Relaciones internacionales

Las empresas, pendientes de las reclamaciones de bienes expropiados en Cuba

En EE UU hay 5.913 reclamaciones certificadas

Vista general de una flota de taxis en una calle de La Habana (Cuba). EFEArchivo
Vista general de una flota de taxis en una calle de La Habana (Cuba). EFE/Archivo EFE

Con la inminente llegada a la Casa Blanca de Donald Trump, empresas de EE UU y de otros países se verían afectadas si el nuevo Gobierno abre por primera vez las puertas a demandas en tribunales estadounidenses para reclamar bienes expropiados por el régimen de los Castro en Cuba.

Aunque la norma que lo permite está encaminada a la recuperación por parte de ciudadanos estadounidenses de propiedades en la isla, plantea un dilema adicional al afectar eventualmente a estas compañías, que las están usufructuando.
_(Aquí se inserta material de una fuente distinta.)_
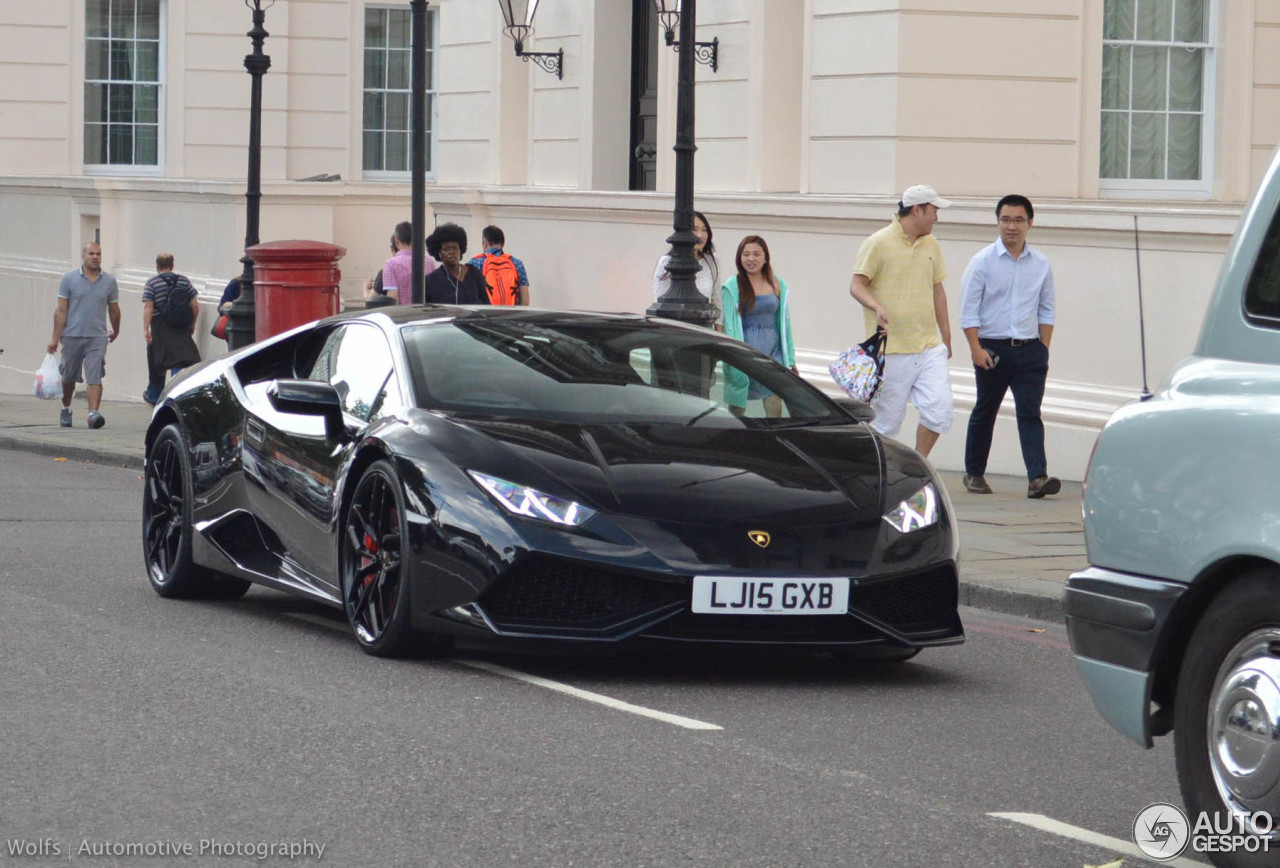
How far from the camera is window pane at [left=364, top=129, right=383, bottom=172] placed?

Los Gobiernos y empresas extranjeras “deben estar preparados para la incertidumbre, y para la incertidumbre sobre la incertidumbre”, expresó a Efe John Kavulich, presidente del Consejo Comercial y Económico EEUU-Cuba, que reúne a compañías estadounidenses interesadas en aumentar el comercio con la isla.

Aunque el experto dijo que era “improbable” que se aplique la cláusula que así lo permite, el Título III de la Ley Libertad (Helms-Burton), aseguró que puede coaccionar la recuperación de bienes en la isla.
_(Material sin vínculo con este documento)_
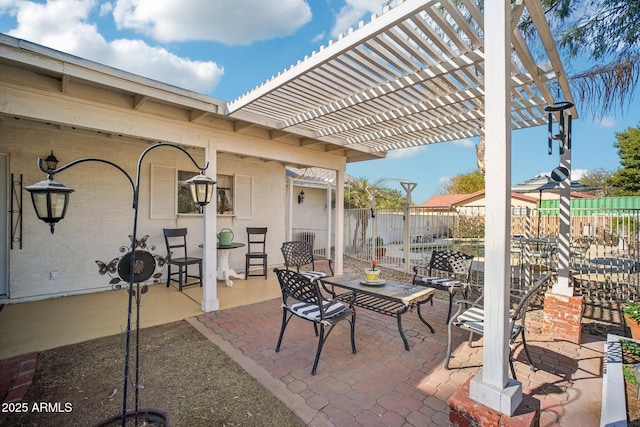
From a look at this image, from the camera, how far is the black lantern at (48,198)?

“Será usada como una herramienta quirúrgica para presionar” a Gobiernos y empresas extranjeras “para alentar al Gobierno de Cuba a resolver las 5.913 reclamaciones certificadas que hay en Estados Unidos”, por un monto total de 1.900 millones de dólares, aseguró.

Un ejemplo es el aeropuerto de La Habana, que es reclamado por el cubano-estadounidense José Ramón López, y que es utilizado por aerolíneas extranjeras, entre ellas estadounidenses desde agosto pasado, cuando se inauguraron los vuelos comerciales entre ambos países después de más de cincuenta años de enemistad diplomática.

Empresas que operan en el aeropuerto José Martí, o en el puerto de Santiago de Cuba, adonde llegan cruceros y que también tiene reclamaciones, podrían verse afectadas por decomisos u otras costosas acciones legales en caso de demandas propiciadas por el Título III.

Estos reclamos y las posibles sanciones a terceros países que tienen negocios con el régimen generarían un “enredo” y una serie de demandas internacionales, señaló a Efe Ramón Saúl Sánchez, presidente del Movimiento Democracia.

Para los congresistas cubano-estadounidenses de Florida Ileana Ross-Lehtinen y Mario Díaz-Balart, es simplemente una muestra más del “riesgo” que significa hacer negocios con Cuba.